Дервиш света

22
18
20
22
24
26
28
30

IV

Имя Волк мать нарекла ему при рождении.

И, подлинно, посмотри!

Сука шакала лучше, чем он.

Амин-и Бухари

«Пьян от одной пиалы» — таким представлялся полицейский пристав Сергей Карлович жителям кишлака Киргиз-Кулак, куда он был переведен на службу из Тилляу. Пил он, но не это главное. Пристрастился к курению анаши. И подлинно, едва он появлялся — в воздухе уже откуда-то тек тонкой сладковатой струйкой запах индийской конопли. «Глаза обманешь — нос не обманешь». Поэтому Сергея Карловича прозвали Нашевандтюря — Господин Наркоман. Не слишком почетнее прозвище для чина российской колониальной администрации, где пороки и пристрастие к анаше, опиуму и прочим разрушающим душу и тело наркотикам как раз должны были искоренять такие, как Мерлин.

Встретился доктор с приставом случайно. Вызванный из Самарканда в Ташкент, Иван Петрович работал несколько месяцев в Междуведомственном Комитете по ликвидации малярии в Сырдарьинской области. Когда работа завершилась и доктор уже имел билеты на поезд и вместе со своим помощником и слугой, сопровождавшим его в любой поездке, Алаярбеком Даниарбеком, и со своей семьей, которая гостила в Ташкенте, должен был выехать в Самарканд, — ему приказали немедленно отправиться в приташкентский уезд развернуть полевой лазарет, как выяснилось позднее, для пострадавших во время кишлачных беспорядков.

Встреча со старым тилляуским знакомым не принесла Ивану Петровичу радости.

— Постыдились бы, батенька! — укорял доктор пристава, багрового, с опухшим, воспаленным лицом, с трясущимися губами и подбородком, с дрожащими пальцами рук, не могущими удержать карандаша или ручки, когда нужно подписать документ. — Ведь на вас народ смотрит. Тот самый народ, который вы за такие дела-делишки кнутом в кутузку по законам империи загоняете. А вы безобразничаете!

Мерлин, слушая упреки Ивана Петровича, заплетающимся языком бормотал:

— Что из того, что юрта сгорела? Зато — ха! — блох нет.

Когда дехкане кишлака Киргиз-Кулак взбунтовались, полицейский отряд зверски расправился с ними, не щадя ни стариков, ни женщин, ни детей.
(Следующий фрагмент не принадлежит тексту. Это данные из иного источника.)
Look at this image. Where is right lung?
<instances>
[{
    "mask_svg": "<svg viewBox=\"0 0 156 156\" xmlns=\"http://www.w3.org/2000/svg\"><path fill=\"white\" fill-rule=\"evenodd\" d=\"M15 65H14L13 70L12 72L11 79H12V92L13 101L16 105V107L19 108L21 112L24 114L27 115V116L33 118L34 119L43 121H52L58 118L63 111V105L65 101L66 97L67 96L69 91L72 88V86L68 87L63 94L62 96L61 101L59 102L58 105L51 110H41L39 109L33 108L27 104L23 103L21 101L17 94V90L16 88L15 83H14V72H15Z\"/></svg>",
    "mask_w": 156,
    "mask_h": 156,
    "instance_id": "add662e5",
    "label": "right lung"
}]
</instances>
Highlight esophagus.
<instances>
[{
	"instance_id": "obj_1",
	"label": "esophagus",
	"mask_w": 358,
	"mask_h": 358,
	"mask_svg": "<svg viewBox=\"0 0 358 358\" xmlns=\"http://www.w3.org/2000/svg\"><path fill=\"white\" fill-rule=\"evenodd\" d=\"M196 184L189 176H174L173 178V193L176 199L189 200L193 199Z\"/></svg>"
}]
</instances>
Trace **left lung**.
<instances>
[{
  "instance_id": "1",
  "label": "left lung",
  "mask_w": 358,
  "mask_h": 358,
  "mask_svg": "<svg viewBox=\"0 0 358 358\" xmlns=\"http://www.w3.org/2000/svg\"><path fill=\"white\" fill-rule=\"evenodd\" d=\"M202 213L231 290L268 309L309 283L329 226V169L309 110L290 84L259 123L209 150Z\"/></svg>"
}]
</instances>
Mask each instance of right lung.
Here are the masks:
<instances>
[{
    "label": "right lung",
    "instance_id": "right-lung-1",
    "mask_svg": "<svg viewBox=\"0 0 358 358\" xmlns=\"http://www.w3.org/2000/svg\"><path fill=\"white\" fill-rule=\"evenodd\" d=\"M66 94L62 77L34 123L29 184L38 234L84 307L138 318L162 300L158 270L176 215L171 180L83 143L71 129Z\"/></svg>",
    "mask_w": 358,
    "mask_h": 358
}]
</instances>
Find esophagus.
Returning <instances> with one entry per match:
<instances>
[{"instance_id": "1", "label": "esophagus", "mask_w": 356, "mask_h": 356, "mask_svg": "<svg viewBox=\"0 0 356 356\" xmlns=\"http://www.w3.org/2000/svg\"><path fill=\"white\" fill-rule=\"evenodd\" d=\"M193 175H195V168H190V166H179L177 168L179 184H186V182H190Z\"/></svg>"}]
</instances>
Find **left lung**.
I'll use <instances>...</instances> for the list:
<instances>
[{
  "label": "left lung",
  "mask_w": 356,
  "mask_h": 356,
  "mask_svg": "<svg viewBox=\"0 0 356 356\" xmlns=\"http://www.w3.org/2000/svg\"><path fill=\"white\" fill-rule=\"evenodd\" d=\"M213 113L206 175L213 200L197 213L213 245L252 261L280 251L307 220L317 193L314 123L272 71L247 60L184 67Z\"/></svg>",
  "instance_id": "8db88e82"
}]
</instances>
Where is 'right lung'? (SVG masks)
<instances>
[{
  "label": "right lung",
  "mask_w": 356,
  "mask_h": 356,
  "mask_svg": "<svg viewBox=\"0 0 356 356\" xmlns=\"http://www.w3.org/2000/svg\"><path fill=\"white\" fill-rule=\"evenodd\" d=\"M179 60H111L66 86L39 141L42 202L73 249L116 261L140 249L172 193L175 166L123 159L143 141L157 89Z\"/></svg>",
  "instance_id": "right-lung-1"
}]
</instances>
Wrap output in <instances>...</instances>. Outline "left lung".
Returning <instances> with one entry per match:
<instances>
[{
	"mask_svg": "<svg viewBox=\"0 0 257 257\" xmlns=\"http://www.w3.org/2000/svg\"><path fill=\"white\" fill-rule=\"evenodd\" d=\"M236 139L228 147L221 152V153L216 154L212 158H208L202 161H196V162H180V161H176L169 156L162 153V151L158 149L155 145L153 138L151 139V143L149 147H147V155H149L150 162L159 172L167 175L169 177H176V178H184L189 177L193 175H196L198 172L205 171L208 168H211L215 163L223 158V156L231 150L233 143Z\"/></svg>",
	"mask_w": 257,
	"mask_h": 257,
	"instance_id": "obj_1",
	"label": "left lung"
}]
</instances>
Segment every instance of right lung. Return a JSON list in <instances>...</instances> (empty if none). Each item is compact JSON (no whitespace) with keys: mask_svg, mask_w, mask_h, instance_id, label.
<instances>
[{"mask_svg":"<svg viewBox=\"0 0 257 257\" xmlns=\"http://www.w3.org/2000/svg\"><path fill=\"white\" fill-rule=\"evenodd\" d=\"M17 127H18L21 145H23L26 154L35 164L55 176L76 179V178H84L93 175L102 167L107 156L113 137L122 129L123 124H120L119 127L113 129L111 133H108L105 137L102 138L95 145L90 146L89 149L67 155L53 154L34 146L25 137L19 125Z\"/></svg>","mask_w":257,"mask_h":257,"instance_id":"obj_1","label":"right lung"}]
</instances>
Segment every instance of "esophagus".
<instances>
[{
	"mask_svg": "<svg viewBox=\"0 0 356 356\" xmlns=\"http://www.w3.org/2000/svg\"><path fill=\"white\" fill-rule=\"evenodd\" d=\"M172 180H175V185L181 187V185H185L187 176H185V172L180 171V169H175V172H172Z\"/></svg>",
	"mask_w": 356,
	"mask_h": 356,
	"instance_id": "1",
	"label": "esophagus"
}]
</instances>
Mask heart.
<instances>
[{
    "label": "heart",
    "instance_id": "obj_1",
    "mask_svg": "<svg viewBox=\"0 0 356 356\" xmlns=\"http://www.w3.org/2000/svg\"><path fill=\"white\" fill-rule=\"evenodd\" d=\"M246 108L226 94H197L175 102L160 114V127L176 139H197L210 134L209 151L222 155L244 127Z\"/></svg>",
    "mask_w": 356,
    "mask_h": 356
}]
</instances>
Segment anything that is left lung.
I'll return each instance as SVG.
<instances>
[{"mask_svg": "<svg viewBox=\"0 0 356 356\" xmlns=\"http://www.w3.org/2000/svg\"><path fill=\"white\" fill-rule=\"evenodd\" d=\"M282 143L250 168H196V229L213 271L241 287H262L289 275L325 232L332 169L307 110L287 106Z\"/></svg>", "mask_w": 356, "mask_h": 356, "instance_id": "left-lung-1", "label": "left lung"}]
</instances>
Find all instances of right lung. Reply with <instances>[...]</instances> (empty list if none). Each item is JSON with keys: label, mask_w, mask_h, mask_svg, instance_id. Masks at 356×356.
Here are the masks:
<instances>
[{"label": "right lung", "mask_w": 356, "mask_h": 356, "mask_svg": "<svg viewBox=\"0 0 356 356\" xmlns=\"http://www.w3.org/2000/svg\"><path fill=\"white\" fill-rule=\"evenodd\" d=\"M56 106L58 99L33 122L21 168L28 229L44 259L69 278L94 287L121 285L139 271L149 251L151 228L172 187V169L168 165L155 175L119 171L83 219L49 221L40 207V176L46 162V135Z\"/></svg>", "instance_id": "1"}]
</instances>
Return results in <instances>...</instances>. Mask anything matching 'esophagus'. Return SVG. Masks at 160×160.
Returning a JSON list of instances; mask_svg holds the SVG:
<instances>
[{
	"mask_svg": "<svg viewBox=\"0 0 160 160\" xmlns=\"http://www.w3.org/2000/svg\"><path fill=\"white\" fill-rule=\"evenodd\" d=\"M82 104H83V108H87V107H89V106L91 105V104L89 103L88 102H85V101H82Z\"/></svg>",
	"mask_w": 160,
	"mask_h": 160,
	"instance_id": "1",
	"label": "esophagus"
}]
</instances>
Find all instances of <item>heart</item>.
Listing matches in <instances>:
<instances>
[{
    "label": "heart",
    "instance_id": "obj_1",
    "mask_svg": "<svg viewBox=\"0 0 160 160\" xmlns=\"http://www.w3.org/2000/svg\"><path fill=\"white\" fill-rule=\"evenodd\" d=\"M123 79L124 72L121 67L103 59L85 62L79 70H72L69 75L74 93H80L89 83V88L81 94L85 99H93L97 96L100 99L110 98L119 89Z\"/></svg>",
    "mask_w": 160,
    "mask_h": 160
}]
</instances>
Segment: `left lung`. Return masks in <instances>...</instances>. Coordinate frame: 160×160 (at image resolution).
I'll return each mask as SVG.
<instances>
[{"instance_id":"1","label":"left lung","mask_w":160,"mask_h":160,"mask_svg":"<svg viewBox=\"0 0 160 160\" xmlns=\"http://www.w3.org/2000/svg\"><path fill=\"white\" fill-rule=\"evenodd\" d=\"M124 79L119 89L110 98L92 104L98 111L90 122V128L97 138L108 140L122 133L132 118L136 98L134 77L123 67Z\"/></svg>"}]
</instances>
Пошатываясь в седле, Мерлин с усмешкой взирал на вздымающееся густо-багровое пламя гигантских костров из снопов пшеницы и ячменя на крышах кибиток, на толпы мечущихся людей, никак не реагируя на вопли и стоны.

Пристав Мерлин наслаждался властью. Он чувствовал свою безнаказанность. За его спиной стояла колониальная администрация, поддерживающая баев, торгашей.

Его голос перешел вдруг в яростный рык:

— Быдло! Черная кость! Рабы! Получайте свое!

Он знал, что его не только похвалят там, «наверху», а возможно, даже наградят «за подавление беспорядков». Он уедет отсюда с полной мошной. И будь что будет, а уж с десяток арб, полных «барахлишка», проскрипят в обозе его карательного отряда по пыльным, ухабистым колеям, когда он двинется в Ташкент.

— Знай наших!

А за что он вешал, жег, стрелял? Чернь осмелилась подняться! Помещики, видите ли, забрали всю воду к себе на поля. Посевы дехкан посохли.

В летние месяцы дехкане поголовно болели. Но малярийная лихорадка — не причина для «отлынивания» от работы в поле. Так, по крайней мере, полагали помещики и их приказчики.

Отдышался тут же на месте, на сырой траве или в камышах после приступа, берись за кетмень. А если батрак осмеливался, закутавшись в жалкие лохмотья, оставаться утром лежать на своей кошомке, пусть даже в бреду, помещик сам придет в дом и камчой выгонит в поле. И в поле отлупит, если человек присядет отдышаться на бережку арыка в прохладе тени.

«Не помрет. Я сам в лихорадке, а, бог видит, тружусь!»